Part of the accounting should be determining the cost of management inaction to restore forests and reduce the unusual risks of fire, insect and disease. Relative risk assessments would allow an analysis of the possible long-term environmental harm due to the absence of forest health restoration treatment. Results could be compared with assessments of possible short-term adverse environmental effects of proposed forest health treatments. Such a comparison could aid decision-makers contemplating forest restoration while considering the implications to the Endangered Species Act and the Clean Water Act.

Without this kind of analysis, we are hiding the true cost, and today we have a certain sensitivity about covering up losses by questionable accounting methods.

* Have forest products help pay for forest health measures.

Forest products should help pay for forest health. It matters little how and why the fuel buildup happened. What’s important is that we recognize it and then be prepared to act. We can do something about fuels and forest structure to make them more resilient to climate changes. We must, however, be realistic about the quantity and type of existing fuel, the projected increases, and what that implies in the way of costs, local risks to communities and all the other inherent values of the forest. The costs, as we have seen, will be significant. Forest products not needed for critical biologic processes are available to help foot the bill. Call them “co-payments.”

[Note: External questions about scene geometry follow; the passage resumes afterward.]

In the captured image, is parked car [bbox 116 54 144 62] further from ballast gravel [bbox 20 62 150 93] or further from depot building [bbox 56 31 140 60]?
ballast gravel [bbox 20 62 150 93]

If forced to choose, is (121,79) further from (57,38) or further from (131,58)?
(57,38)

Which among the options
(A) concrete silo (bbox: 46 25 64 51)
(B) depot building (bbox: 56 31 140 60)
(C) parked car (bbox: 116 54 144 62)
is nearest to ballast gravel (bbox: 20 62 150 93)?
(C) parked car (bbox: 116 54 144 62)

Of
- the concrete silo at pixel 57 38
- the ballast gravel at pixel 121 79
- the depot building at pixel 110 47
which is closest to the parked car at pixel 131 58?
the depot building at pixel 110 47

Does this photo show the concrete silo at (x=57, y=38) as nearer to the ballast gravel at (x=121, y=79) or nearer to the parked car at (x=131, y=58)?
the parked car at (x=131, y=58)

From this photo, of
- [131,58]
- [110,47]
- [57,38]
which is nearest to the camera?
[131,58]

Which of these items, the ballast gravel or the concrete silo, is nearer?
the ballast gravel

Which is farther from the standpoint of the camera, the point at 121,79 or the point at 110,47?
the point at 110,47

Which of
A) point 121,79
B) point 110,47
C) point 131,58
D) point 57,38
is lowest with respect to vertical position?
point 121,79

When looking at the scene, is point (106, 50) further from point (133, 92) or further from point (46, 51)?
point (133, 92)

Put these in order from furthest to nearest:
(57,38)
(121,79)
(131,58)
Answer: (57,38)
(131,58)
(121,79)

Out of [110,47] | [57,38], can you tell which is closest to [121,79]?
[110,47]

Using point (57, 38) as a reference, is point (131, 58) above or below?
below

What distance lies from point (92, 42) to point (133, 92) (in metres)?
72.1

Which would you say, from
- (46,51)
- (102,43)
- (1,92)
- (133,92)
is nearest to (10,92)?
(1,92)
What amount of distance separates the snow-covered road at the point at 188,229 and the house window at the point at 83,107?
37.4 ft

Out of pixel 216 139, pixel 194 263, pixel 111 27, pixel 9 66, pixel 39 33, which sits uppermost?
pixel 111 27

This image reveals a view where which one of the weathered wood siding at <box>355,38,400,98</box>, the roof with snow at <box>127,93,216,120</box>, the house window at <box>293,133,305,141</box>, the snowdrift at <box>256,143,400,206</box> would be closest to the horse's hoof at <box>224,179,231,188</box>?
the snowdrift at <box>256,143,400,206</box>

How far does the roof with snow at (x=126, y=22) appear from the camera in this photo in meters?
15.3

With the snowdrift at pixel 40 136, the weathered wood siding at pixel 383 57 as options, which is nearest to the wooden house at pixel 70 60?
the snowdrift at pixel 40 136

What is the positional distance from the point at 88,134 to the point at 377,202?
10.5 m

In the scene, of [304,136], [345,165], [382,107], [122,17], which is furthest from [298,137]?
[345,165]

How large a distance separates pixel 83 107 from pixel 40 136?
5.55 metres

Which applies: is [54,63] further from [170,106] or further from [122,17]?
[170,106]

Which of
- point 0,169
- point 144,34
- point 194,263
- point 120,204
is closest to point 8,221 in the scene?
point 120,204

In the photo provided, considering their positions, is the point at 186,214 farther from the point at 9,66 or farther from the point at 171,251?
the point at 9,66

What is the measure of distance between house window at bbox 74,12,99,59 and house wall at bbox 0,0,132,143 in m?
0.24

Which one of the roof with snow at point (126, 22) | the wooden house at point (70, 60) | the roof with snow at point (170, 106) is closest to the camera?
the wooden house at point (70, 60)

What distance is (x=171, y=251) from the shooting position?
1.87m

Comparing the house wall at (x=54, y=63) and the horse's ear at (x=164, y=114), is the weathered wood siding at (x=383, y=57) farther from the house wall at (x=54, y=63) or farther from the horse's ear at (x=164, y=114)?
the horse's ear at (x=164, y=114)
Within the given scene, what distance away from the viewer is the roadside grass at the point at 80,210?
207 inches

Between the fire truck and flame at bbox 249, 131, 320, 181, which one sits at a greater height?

* Aggressively work to increase installation of FIREWISE COMMUNITIES and other self-help protection programs.

Managing fuels around communities, sensible restraint imposed by local officials avoiding helter-skelter development, and reasonable building and maintenance codes can go a long way in keeping the forest and its communities compatible. The American people’s love affair with its forests is a happy situation, and it bodes well for the possibility of restoring forest health. The question before us is how to preclude the public from loving it to death. The self-help fire protection program called FIREWISE COMMUNITIES helps individuals and communities assess their fire risk and design self-help protection programs. FIREWISE provides suggestions for individuals and communities to link up with public and private resource managers for successful cooperative fire protection efforts.

27 Oct 2008, 2:19pm
by Bob Zybach

This is a wonderful report and should be brought to the personal attention of every elected official first thing after the November elections.

Concerned US citizens should make certain that Congress and the new President be made aware of each and every one of the points made in this report.

Forestry schools should make this report required reading, and USFS employees should be held accountable for its contents and directives.

How can these things be made to happen?

27 Oct 2008, 2:45pm
by Mike

I don’t know… elect Dick Pfilf President maybe. Or make him Chief.

The report is also worthy of discussion and explication. I did not agree with everything in it, but the few places where I had questions are good points to discuss.

The report could also be updated. When it was written (2002) the Healthy Forests Restoration Act was in the formative phase. Now the HFRA has been passed and implemented (sort of) and we really need to take further steps.